Depois de nos arrumarmos, estamos na estação Quinta Normal do metrô. Vamos ao centro da cidade para começar meu primeiro tour em Santiago. Estava curiosíssimo porque, de acordo com umas fotos que vi de um amigo meu, o metrô santiaguino tem pneus. O primeiro que pegamos é normal, com rodas de metal. Mas o segundo, realmente, é com pneus! Muito silencioso.

Eu, na Plaza de Armas, em frente à catedral.
(Foto: Bruna Acácio)
Bem, cá estamos, na Plaza de Armas, centrão de Santiago. Na verdade, a cidade foi fundada aqui. A praça está repleta de turistas e de transeuntes chilenos e parece o centro de qualquer outra cidade. Aliás, a arquitetura é diferente. Prédios clássicos, muito bonitos para se fotografar. Tiramos algumas fotos e entramos numa catedral gigantesca. E linda!
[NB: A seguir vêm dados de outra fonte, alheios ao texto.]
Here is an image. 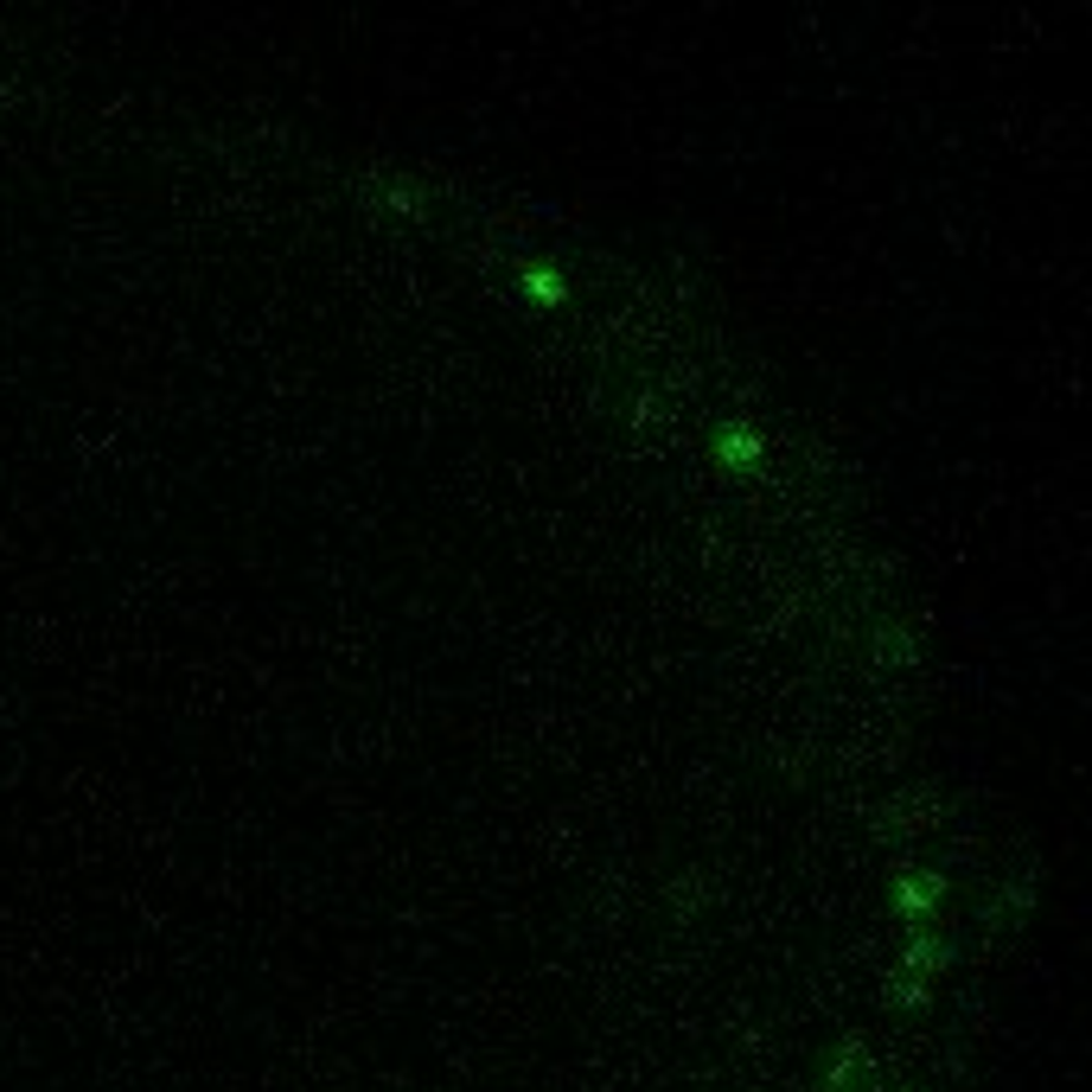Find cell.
I'll return each instance as SVG.
<instances>
[{"instance_id": "2", "label": "cell", "mask_w": 1092, "mask_h": 1092, "mask_svg": "<svg viewBox=\"0 0 1092 1092\" xmlns=\"http://www.w3.org/2000/svg\"><path fill=\"white\" fill-rule=\"evenodd\" d=\"M524 288H531L537 300H550V307H562V275L543 269V262H524Z\"/></svg>"}, {"instance_id": "1", "label": "cell", "mask_w": 1092, "mask_h": 1092, "mask_svg": "<svg viewBox=\"0 0 1092 1092\" xmlns=\"http://www.w3.org/2000/svg\"><path fill=\"white\" fill-rule=\"evenodd\" d=\"M722 460H728V467H741V473H747V467L760 460V441L747 435V429H722Z\"/></svg>"}]
</instances>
BRUNA – Lembra do que te falei em Ouro Preto? Toda vez que a gente entra numa igreja pela primeira vez, a gente tem direito a três pedidos.
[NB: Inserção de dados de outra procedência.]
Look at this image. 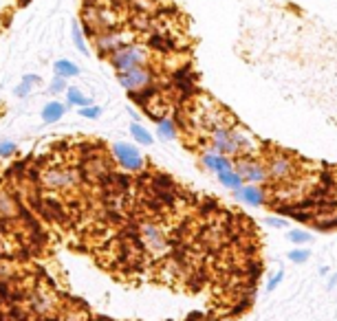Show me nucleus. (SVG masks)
Returning a JSON list of instances; mask_svg holds the SVG:
<instances>
[{
    "label": "nucleus",
    "mask_w": 337,
    "mask_h": 321,
    "mask_svg": "<svg viewBox=\"0 0 337 321\" xmlns=\"http://www.w3.org/2000/svg\"><path fill=\"white\" fill-rule=\"evenodd\" d=\"M139 240H141L143 251L152 257H165L174 251V242L168 235L165 227L152 218L139 222Z\"/></svg>",
    "instance_id": "nucleus-1"
},
{
    "label": "nucleus",
    "mask_w": 337,
    "mask_h": 321,
    "mask_svg": "<svg viewBox=\"0 0 337 321\" xmlns=\"http://www.w3.org/2000/svg\"><path fill=\"white\" fill-rule=\"evenodd\" d=\"M84 171L80 167L71 165H49L42 167L40 174V187L49 192H71L84 183Z\"/></svg>",
    "instance_id": "nucleus-2"
},
{
    "label": "nucleus",
    "mask_w": 337,
    "mask_h": 321,
    "mask_svg": "<svg viewBox=\"0 0 337 321\" xmlns=\"http://www.w3.org/2000/svg\"><path fill=\"white\" fill-rule=\"evenodd\" d=\"M111 66L115 68V73H128L139 66H150L152 62V48L146 42H130L126 46H121L119 51H115L108 57Z\"/></svg>",
    "instance_id": "nucleus-3"
},
{
    "label": "nucleus",
    "mask_w": 337,
    "mask_h": 321,
    "mask_svg": "<svg viewBox=\"0 0 337 321\" xmlns=\"http://www.w3.org/2000/svg\"><path fill=\"white\" fill-rule=\"evenodd\" d=\"M267 156V171L273 185H287L297 180L300 176V165H297V156L284 150H271Z\"/></svg>",
    "instance_id": "nucleus-4"
},
{
    "label": "nucleus",
    "mask_w": 337,
    "mask_h": 321,
    "mask_svg": "<svg viewBox=\"0 0 337 321\" xmlns=\"http://www.w3.org/2000/svg\"><path fill=\"white\" fill-rule=\"evenodd\" d=\"M135 42V31H128V29H108V31H102L93 38V44H95V51L99 53V57H111L115 51H119L121 46L126 44Z\"/></svg>",
    "instance_id": "nucleus-5"
},
{
    "label": "nucleus",
    "mask_w": 337,
    "mask_h": 321,
    "mask_svg": "<svg viewBox=\"0 0 337 321\" xmlns=\"http://www.w3.org/2000/svg\"><path fill=\"white\" fill-rule=\"evenodd\" d=\"M234 170L240 174V178L247 185H262L271 183L269 171H267V163L258 156H238L234 161Z\"/></svg>",
    "instance_id": "nucleus-6"
},
{
    "label": "nucleus",
    "mask_w": 337,
    "mask_h": 321,
    "mask_svg": "<svg viewBox=\"0 0 337 321\" xmlns=\"http://www.w3.org/2000/svg\"><path fill=\"white\" fill-rule=\"evenodd\" d=\"M234 126H236L234 121H227L209 130L207 139H209V148L214 152L223 154V156H238V145H236V139H234Z\"/></svg>",
    "instance_id": "nucleus-7"
},
{
    "label": "nucleus",
    "mask_w": 337,
    "mask_h": 321,
    "mask_svg": "<svg viewBox=\"0 0 337 321\" xmlns=\"http://www.w3.org/2000/svg\"><path fill=\"white\" fill-rule=\"evenodd\" d=\"M112 161L126 171H133V174H141L146 170V158L139 152L135 145L124 143V141H117L112 143Z\"/></svg>",
    "instance_id": "nucleus-8"
},
{
    "label": "nucleus",
    "mask_w": 337,
    "mask_h": 321,
    "mask_svg": "<svg viewBox=\"0 0 337 321\" xmlns=\"http://www.w3.org/2000/svg\"><path fill=\"white\" fill-rule=\"evenodd\" d=\"M117 82L130 95V92H139L155 86L157 73L152 66H139V68H133L128 73H117Z\"/></svg>",
    "instance_id": "nucleus-9"
},
{
    "label": "nucleus",
    "mask_w": 337,
    "mask_h": 321,
    "mask_svg": "<svg viewBox=\"0 0 337 321\" xmlns=\"http://www.w3.org/2000/svg\"><path fill=\"white\" fill-rule=\"evenodd\" d=\"M234 196L249 207H262V205L269 202V189L262 187V185H247L245 183L238 192H234Z\"/></svg>",
    "instance_id": "nucleus-10"
},
{
    "label": "nucleus",
    "mask_w": 337,
    "mask_h": 321,
    "mask_svg": "<svg viewBox=\"0 0 337 321\" xmlns=\"http://www.w3.org/2000/svg\"><path fill=\"white\" fill-rule=\"evenodd\" d=\"M67 108H68L67 104L53 99V101H49V104H45L40 117H42V121H45V123H55V121H60V119L67 114Z\"/></svg>",
    "instance_id": "nucleus-11"
},
{
    "label": "nucleus",
    "mask_w": 337,
    "mask_h": 321,
    "mask_svg": "<svg viewBox=\"0 0 337 321\" xmlns=\"http://www.w3.org/2000/svg\"><path fill=\"white\" fill-rule=\"evenodd\" d=\"M157 134L161 141H174L179 136V123L172 117H161L157 121Z\"/></svg>",
    "instance_id": "nucleus-12"
},
{
    "label": "nucleus",
    "mask_w": 337,
    "mask_h": 321,
    "mask_svg": "<svg viewBox=\"0 0 337 321\" xmlns=\"http://www.w3.org/2000/svg\"><path fill=\"white\" fill-rule=\"evenodd\" d=\"M148 46L152 48V53H174V48H177V44H174V40L170 38V35L165 33H155L150 35V40H148Z\"/></svg>",
    "instance_id": "nucleus-13"
},
{
    "label": "nucleus",
    "mask_w": 337,
    "mask_h": 321,
    "mask_svg": "<svg viewBox=\"0 0 337 321\" xmlns=\"http://www.w3.org/2000/svg\"><path fill=\"white\" fill-rule=\"evenodd\" d=\"M53 73L58 75V77L71 79V77H80L82 68L75 64V62H71V60H67V57H62V60H55V62H53Z\"/></svg>",
    "instance_id": "nucleus-14"
},
{
    "label": "nucleus",
    "mask_w": 337,
    "mask_h": 321,
    "mask_svg": "<svg viewBox=\"0 0 337 321\" xmlns=\"http://www.w3.org/2000/svg\"><path fill=\"white\" fill-rule=\"evenodd\" d=\"M71 38L75 48L82 53V55H90V48H89V38H86L84 29H82V22H73L71 26Z\"/></svg>",
    "instance_id": "nucleus-15"
},
{
    "label": "nucleus",
    "mask_w": 337,
    "mask_h": 321,
    "mask_svg": "<svg viewBox=\"0 0 337 321\" xmlns=\"http://www.w3.org/2000/svg\"><path fill=\"white\" fill-rule=\"evenodd\" d=\"M93 104H95V101L90 99V97H86L77 86H68V90H67V106H75V108L80 110V108H86V106H93Z\"/></svg>",
    "instance_id": "nucleus-16"
},
{
    "label": "nucleus",
    "mask_w": 337,
    "mask_h": 321,
    "mask_svg": "<svg viewBox=\"0 0 337 321\" xmlns=\"http://www.w3.org/2000/svg\"><path fill=\"white\" fill-rule=\"evenodd\" d=\"M216 178H218V183H221L223 187L231 189V192H238V189L245 185V180L240 178V174H238L236 170H229V171H223V174H216Z\"/></svg>",
    "instance_id": "nucleus-17"
},
{
    "label": "nucleus",
    "mask_w": 337,
    "mask_h": 321,
    "mask_svg": "<svg viewBox=\"0 0 337 321\" xmlns=\"http://www.w3.org/2000/svg\"><path fill=\"white\" fill-rule=\"evenodd\" d=\"M0 214L5 215V218H14V215L20 214L18 202H16L14 196L7 193V192H0Z\"/></svg>",
    "instance_id": "nucleus-18"
},
{
    "label": "nucleus",
    "mask_w": 337,
    "mask_h": 321,
    "mask_svg": "<svg viewBox=\"0 0 337 321\" xmlns=\"http://www.w3.org/2000/svg\"><path fill=\"white\" fill-rule=\"evenodd\" d=\"M130 134H133V139L137 141L139 145H152V134L141 126V123H137V121L130 123Z\"/></svg>",
    "instance_id": "nucleus-19"
},
{
    "label": "nucleus",
    "mask_w": 337,
    "mask_h": 321,
    "mask_svg": "<svg viewBox=\"0 0 337 321\" xmlns=\"http://www.w3.org/2000/svg\"><path fill=\"white\" fill-rule=\"evenodd\" d=\"M287 237L293 244H309V242L313 240V235H311L309 231H304V229H291V231L287 233Z\"/></svg>",
    "instance_id": "nucleus-20"
},
{
    "label": "nucleus",
    "mask_w": 337,
    "mask_h": 321,
    "mask_svg": "<svg viewBox=\"0 0 337 321\" xmlns=\"http://www.w3.org/2000/svg\"><path fill=\"white\" fill-rule=\"evenodd\" d=\"M196 209H199L201 215H207V218H212L214 214H221V205H218L214 198H207V200H203L199 207H196Z\"/></svg>",
    "instance_id": "nucleus-21"
},
{
    "label": "nucleus",
    "mask_w": 337,
    "mask_h": 321,
    "mask_svg": "<svg viewBox=\"0 0 337 321\" xmlns=\"http://www.w3.org/2000/svg\"><path fill=\"white\" fill-rule=\"evenodd\" d=\"M287 257H289V262H293V264H304V262H309L311 251H309V249H300V246H295V249H291V251L287 253Z\"/></svg>",
    "instance_id": "nucleus-22"
},
{
    "label": "nucleus",
    "mask_w": 337,
    "mask_h": 321,
    "mask_svg": "<svg viewBox=\"0 0 337 321\" xmlns=\"http://www.w3.org/2000/svg\"><path fill=\"white\" fill-rule=\"evenodd\" d=\"M229 170H234V158L218 154V156H216V165H214V174H223V171H229Z\"/></svg>",
    "instance_id": "nucleus-23"
},
{
    "label": "nucleus",
    "mask_w": 337,
    "mask_h": 321,
    "mask_svg": "<svg viewBox=\"0 0 337 321\" xmlns=\"http://www.w3.org/2000/svg\"><path fill=\"white\" fill-rule=\"evenodd\" d=\"M18 154V143L16 141H0V158H11Z\"/></svg>",
    "instance_id": "nucleus-24"
},
{
    "label": "nucleus",
    "mask_w": 337,
    "mask_h": 321,
    "mask_svg": "<svg viewBox=\"0 0 337 321\" xmlns=\"http://www.w3.org/2000/svg\"><path fill=\"white\" fill-rule=\"evenodd\" d=\"M68 79H64V77H58L55 75L53 79H51V84H49V92L51 95H60V92H67L68 90Z\"/></svg>",
    "instance_id": "nucleus-25"
},
{
    "label": "nucleus",
    "mask_w": 337,
    "mask_h": 321,
    "mask_svg": "<svg viewBox=\"0 0 337 321\" xmlns=\"http://www.w3.org/2000/svg\"><path fill=\"white\" fill-rule=\"evenodd\" d=\"M77 112H80V117H82V119H90V121H95V119L102 117V108H99L97 104L86 106V108H80Z\"/></svg>",
    "instance_id": "nucleus-26"
},
{
    "label": "nucleus",
    "mask_w": 337,
    "mask_h": 321,
    "mask_svg": "<svg viewBox=\"0 0 337 321\" xmlns=\"http://www.w3.org/2000/svg\"><path fill=\"white\" fill-rule=\"evenodd\" d=\"M265 224H267V227H273V229H284L289 224V220L282 218V215H267Z\"/></svg>",
    "instance_id": "nucleus-27"
},
{
    "label": "nucleus",
    "mask_w": 337,
    "mask_h": 321,
    "mask_svg": "<svg viewBox=\"0 0 337 321\" xmlns=\"http://www.w3.org/2000/svg\"><path fill=\"white\" fill-rule=\"evenodd\" d=\"M284 279V271H278L275 275H271V279L267 281V293H271V290H275L280 286V281Z\"/></svg>",
    "instance_id": "nucleus-28"
},
{
    "label": "nucleus",
    "mask_w": 337,
    "mask_h": 321,
    "mask_svg": "<svg viewBox=\"0 0 337 321\" xmlns=\"http://www.w3.org/2000/svg\"><path fill=\"white\" fill-rule=\"evenodd\" d=\"M31 90H33V86H29V84L20 82L18 86L14 88V95H16V97H20V99H24V97H29V95H31Z\"/></svg>",
    "instance_id": "nucleus-29"
},
{
    "label": "nucleus",
    "mask_w": 337,
    "mask_h": 321,
    "mask_svg": "<svg viewBox=\"0 0 337 321\" xmlns=\"http://www.w3.org/2000/svg\"><path fill=\"white\" fill-rule=\"evenodd\" d=\"M22 82H24V84H29V86H40V84H42V77H40V75L27 73V75L22 77Z\"/></svg>",
    "instance_id": "nucleus-30"
},
{
    "label": "nucleus",
    "mask_w": 337,
    "mask_h": 321,
    "mask_svg": "<svg viewBox=\"0 0 337 321\" xmlns=\"http://www.w3.org/2000/svg\"><path fill=\"white\" fill-rule=\"evenodd\" d=\"M337 286V273H333V277L328 279V288H335Z\"/></svg>",
    "instance_id": "nucleus-31"
},
{
    "label": "nucleus",
    "mask_w": 337,
    "mask_h": 321,
    "mask_svg": "<svg viewBox=\"0 0 337 321\" xmlns=\"http://www.w3.org/2000/svg\"><path fill=\"white\" fill-rule=\"evenodd\" d=\"M328 271H331L328 266H322V268H319V275H328Z\"/></svg>",
    "instance_id": "nucleus-32"
},
{
    "label": "nucleus",
    "mask_w": 337,
    "mask_h": 321,
    "mask_svg": "<svg viewBox=\"0 0 337 321\" xmlns=\"http://www.w3.org/2000/svg\"><path fill=\"white\" fill-rule=\"evenodd\" d=\"M225 321H229V319H225Z\"/></svg>",
    "instance_id": "nucleus-33"
}]
</instances>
Fecho os olhos e faço os pedidos. (Um ano se passou e eles não se realizaram) Saímos da Igreja e começamos a andar pelas ruas da cidade, na direção do Palácio La Moneda. No meio do caminho, percebemos uma grande movimentação de carabineros (como os policiais são chamados no Chile) e um barulho anormal: São os estudantes, em mais uma de suas manifestações a favor de uma educação superior de qualidade e gratuita. Explicando rapidinho, no Chile, as universidades são todas pagas, inclusive as públicas. Quando o chileno se forma, ele está devendo até a alma.

Chegamos ao Palácio... É muito bonito. Mas, o que me impressiona de verdade é esta bandeira gigantesca na frente do palácio. É uma das maiores que já vi! Ali na frente, na avenida, os carabineros aguardam os estudantes, em uma fila de cavalaria. Aqui na praça, o clima é diferente.
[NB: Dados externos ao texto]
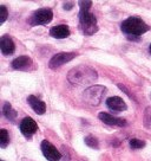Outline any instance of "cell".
I'll use <instances>...</instances> for the list:
<instances>
[{
	"instance_id": "6da1fadb",
	"label": "cell",
	"mask_w": 151,
	"mask_h": 161,
	"mask_svg": "<svg viewBox=\"0 0 151 161\" xmlns=\"http://www.w3.org/2000/svg\"><path fill=\"white\" fill-rule=\"evenodd\" d=\"M98 78L95 69L86 65H78L71 69L67 74V80L73 86H89Z\"/></svg>"
},
{
	"instance_id": "7a4b0ae2",
	"label": "cell",
	"mask_w": 151,
	"mask_h": 161,
	"mask_svg": "<svg viewBox=\"0 0 151 161\" xmlns=\"http://www.w3.org/2000/svg\"><path fill=\"white\" fill-rule=\"evenodd\" d=\"M121 30L126 36L141 37L142 35H144L145 32L150 30V26L148 25L142 18L132 15V17H129L128 19H125L122 23Z\"/></svg>"
},
{
	"instance_id": "5b68a950",
	"label": "cell",
	"mask_w": 151,
	"mask_h": 161,
	"mask_svg": "<svg viewBox=\"0 0 151 161\" xmlns=\"http://www.w3.org/2000/svg\"><path fill=\"white\" fill-rule=\"evenodd\" d=\"M52 18H53V12L51 8H39L31 15V18L29 19V24L31 26L46 25L51 23Z\"/></svg>"
},
{
	"instance_id": "484cf974",
	"label": "cell",
	"mask_w": 151,
	"mask_h": 161,
	"mask_svg": "<svg viewBox=\"0 0 151 161\" xmlns=\"http://www.w3.org/2000/svg\"><path fill=\"white\" fill-rule=\"evenodd\" d=\"M1 161H4V160H1Z\"/></svg>"
},
{
	"instance_id": "44dd1931",
	"label": "cell",
	"mask_w": 151,
	"mask_h": 161,
	"mask_svg": "<svg viewBox=\"0 0 151 161\" xmlns=\"http://www.w3.org/2000/svg\"><path fill=\"white\" fill-rule=\"evenodd\" d=\"M78 5L81 7V11H90V7L92 6V1L90 0H85V1H79Z\"/></svg>"
},
{
	"instance_id": "7402d4cb",
	"label": "cell",
	"mask_w": 151,
	"mask_h": 161,
	"mask_svg": "<svg viewBox=\"0 0 151 161\" xmlns=\"http://www.w3.org/2000/svg\"><path fill=\"white\" fill-rule=\"evenodd\" d=\"M118 88H119V89H121L122 91H124V92H125L126 95L129 96L130 98H133V100L136 101V97H135V96H133L132 94H131L130 90H128V89H126V86H123V84H118Z\"/></svg>"
},
{
	"instance_id": "8992f818",
	"label": "cell",
	"mask_w": 151,
	"mask_h": 161,
	"mask_svg": "<svg viewBox=\"0 0 151 161\" xmlns=\"http://www.w3.org/2000/svg\"><path fill=\"white\" fill-rule=\"evenodd\" d=\"M77 56H78V53H76V52H59L51 58L49 66H50V69L60 68L65 63H69L72 59H75Z\"/></svg>"
},
{
	"instance_id": "7c38bea8",
	"label": "cell",
	"mask_w": 151,
	"mask_h": 161,
	"mask_svg": "<svg viewBox=\"0 0 151 161\" xmlns=\"http://www.w3.org/2000/svg\"><path fill=\"white\" fill-rule=\"evenodd\" d=\"M33 64V60L29 56H19L12 62V68L14 70L19 71H26L29 70Z\"/></svg>"
},
{
	"instance_id": "4fadbf2b",
	"label": "cell",
	"mask_w": 151,
	"mask_h": 161,
	"mask_svg": "<svg viewBox=\"0 0 151 161\" xmlns=\"http://www.w3.org/2000/svg\"><path fill=\"white\" fill-rule=\"evenodd\" d=\"M27 102H29L30 107L32 108V110H34L35 114H38V115H43V114H45L46 104H45V102H44V101H41V100H39L38 97L31 95V96L27 97Z\"/></svg>"
},
{
	"instance_id": "9c48e42d",
	"label": "cell",
	"mask_w": 151,
	"mask_h": 161,
	"mask_svg": "<svg viewBox=\"0 0 151 161\" xmlns=\"http://www.w3.org/2000/svg\"><path fill=\"white\" fill-rule=\"evenodd\" d=\"M0 50L4 56H11L14 53L15 44L8 35H4L0 38Z\"/></svg>"
},
{
	"instance_id": "3957f363",
	"label": "cell",
	"mask_w": 151,
	"mask_h": 161,
	"mask_svg": "<svg viewBox=\"0 0 151 161\" xmlns=\"http://www.w3.org/2000/svg\"><path fill=\"white\" fill-rule=\"evenodd\" d=\"M79 26L84 35L92 36L98 31L97 18L90 11H79Z\"/></svg>"
},
{
	"instance_id": "8fae6325",
	"label": "cell",
	"mask_w": 151,
	"mask_h": 161,
	"mask_svg": "<svg viewBox=\"0 0 151 161\" xmlns=\"http://www.w3.org/2000/svg\"><path fill=\"white\" fill-rule=\"evenodd\" d=\"M106 107L110 109V110L113 111H125L128 109V106H126L125 101L123 100L122 97H118V96H112V97H109L106 100Z\"/></svg>"
},
{
	"instance_id": "2e32d148",
	"label": "cell",
	"mask_w": 151,
	"mask_h": 161,
	"mask_svg": "<svg viewBox=\"0 0 151 161\" xmlns=\"http://www.w3.org/2000/svg\"><path fill=\"white\" fill-rule=\"evenodd\" d=\"M8 143H10L8 131L6 130V129H1V130H0V147H1V148H6Z\"/></svg>"
},
{
	"instance_id": "5bb4252c",
	"label": "cell",
	"mask_w": 151,
	"mask_h": 161,
	"mask_svg": "<svg viewBox=\"0 0 151 161\" xmlns=\"http://www.w3.org/2000/svg\"><path fill=\"white\" fill-rule=\"evenodd\" d=\"M50 35H51V37L57 38V39H64V38H67V37L71 35V31L67 25L60 24V25H57V26L51 27Z\"/></svg>"
},
{
	"instance_id": "e0dca14e",
	"label": "cell",
	"mask_w": 151,
	"mask_h": 161,
	"mask_svg": "<svg viewBox=\"0 0 151 161\" xmlns=\"http://www.w3.org/2000/svg\"><path fill=\"white\" fill-rule=\"evenodd\" d=\"M85 145L87 147H90V148H95V149H98V147H99V141L97 137L92 135H87L85 137Z\"/></svg>"
},
{
	"instance_id": "9a60e30c",
	"label": "cell",
	"mask_w": 151,
	"mask_h": 161,
	"mask_svg": "<svg viewBox=\"0 0 151 161\" xmlns=\"http://www.w3.org/2000/svg\"><path fill=\"white\" fill-rule=\"evenodd\" d=\"M3 114L5 116L7 120L10 121H14L17 119V115H18V113L17 110H14L12 106H11L8 102H6L5 104H4V108H3Z\"/></svg>"
},
{
	"instance_id": "603a6c76",
	"label": "cell",
	"mask_w": 151,
	"mask_h": 161,
	"mask_svg": "<svg viewBox=\"0 0 151 161\" xmlns=\"http://www.w3.org/2000/svg\"><path fill=\"white\" fill-rule=\"evenodd\" d=\"M73 8V3H64V10H72Z\"/></svg>"
},
{
	"instance_id": "d6986e66",
	"label": "cell",
	"mask_w": 151,
	"mask_h": 161,
	"mask_svg": "<svg viewBox=\"0 0 151 161\" xmlns=\"http://www.w3.org/2000/svg\"><path fill=\"white\" fill-rule=\"evenodd\" d=\"M144 125L148 128H151V107H148L144 114Z\"/></svg>"
},
{
	"instance_id": "cb8c5ba5",
	"label": "cell",
	"mask_w": 151,
	"mask_h": 161,
	"mask_svg": "<svg viewBox=\"0 0 151 161\" xmlns=\"http://www.w3.org/2000/svg\"><path fill=\"white\" fill-rule=\"evenodd\" d=\"M128 38L130 40H135V42H138V40H139V37H133V36H128Z\"/></svg>"
},
{
	"instance_id": "277c9868",
	"label": "cell",
	"mask_w": 151,
	"mask_h": 161,
	"mask_svg": "<svg viewBox=\"0 0 151 161\" xmlns=\"http://www.w3.org/2000/svg\"><path fill=\"white\" fill-rule=\"evenodd\" d=\"M107 89L104 86H91L87 89H85L83 94V98L85 103L90 106H99L103 101L104 96L106 95Z\"/></svg>"
},
{
	"instance_id": "ffe728a7",
	"label": "cell",
	"mask_w": 151,
	"mask_h": 161,
	"mask_svg": "<svg viewBox=\"0 0 151 161\" xmlns=\"http://www.w3.org/2000/svg\"><path fill=\"white\" fill-rule=\"evenodd\" d=\"M8 17V11L6 8V6H0V24H4Z\"/></svg>"
},
{
	"instance_id": "ac0fdd59",
	"label": "cell",
	"mask_w": 151,
	"mask_h": 161,
	"mask_svg": "<svg viewBox=\"0 0 151 161\" xmlns=\"http://www.w3.org/2000/svg\"><path fill=\"white\" fill-rule=\"evenodd\" d=\"M129 143H130V147L132 149H142L145 147V141L139 140V139H131L129 141Z\"/></svg>"
},
{
	"instance_id": "d4e9b609",
	"label": "cell",
	"mask_w": 151,
	"mask_h": 161,
	"mask_svg": "<svg viewBox=\"0 0 151 161\" xmlns=\"http://www.w3.org/2000/svg\"><path fill=\"white\" fill-rule=\"evenodd\" d=\"M149 51H150V53H151V44H150V46H149Z\"/></svg>"
},
{
	"instance_id": "ba28073f",
	"label": "cell",
	"mask_w": 151,
	"mask_h": 161,
	"mask_svg": "<svg viewBox=\"0 0 151 161\" xmlns=\"http://www.w3.org/2000/svg\"><path fill=\"white\" fill-rule=\"evenodd\" d=\"M19 128H20V131L23 135L27 137V139H31L38 130V125L32 117H25L20 122Z\"/></svg>"
},
{
	"instance_id": "30bf717a",
	"label": "cell",
	"mask_w": 151,
	"mask_h": 161,
	"mask_svg": "<svg viewBox=\"0 0 151 161\" xmlns=\"http://www.w3.org/2000/svg\"><path fill=\"white\" fill-rule=\"evenodd\" d=\"M99 120L102 122H104L105 125L109 126H117V127H125L126 126V121L125 119H122V117H116V116L107 114V113H99Z\"/></svg>"
},
{
	"instance_id": "52a82bcc",
	"label": "cell",
	"mask_w": 151,
	"mask_h": 161,
	"mask_svg": "<svg viewBox=\"0 0 151 161\" xmlns=\"http://www.w3.org/2000/svg\"><path fill=\"white\" fill-rule=\"evenodd\" d=\"M40 148H41V152H43L44 156H45L49 161H59L61 159L60 152L58 151V149L51 143L50 141H47V140L41 141Z\"/></svg>"
}]
</instances>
Júlio Verne e o Palácio La Moneda
(Foto: Lucas Conrado)
Apesar da grade que cerca o Palácio, está tudo calmo. Policiais patrulham e dão informações aos turistas. Ali na frente tem dois que ficam parados, em cima dos cavalos. A Bruna me explica que eles ficam parados assim justamente pra gente tirar foto com eles.  Por falar nisso, pedimos para um policial tirar uma foto nossa, segurando a bandeira de Minas Gerais. Ele pergunta de onde é a bandeira e explicamos que é de nosso estado, no Brasil. 



Eu, em frente ao Palácio La Moneda, com o bandeirão
gigante do Chile ao fundo!
(Foto: Bruna Acácio)
Saímos do La Moneda. A próxima escala? Cerro Santa Lucia. Mas, antes de subirmos o morro, passamos por uma lojinha de brinquedos. Eu queria levar um pinguim de pelúcia para a Tássia, uma amiga minha no Brasil, mas não vi nenhum bonitinho.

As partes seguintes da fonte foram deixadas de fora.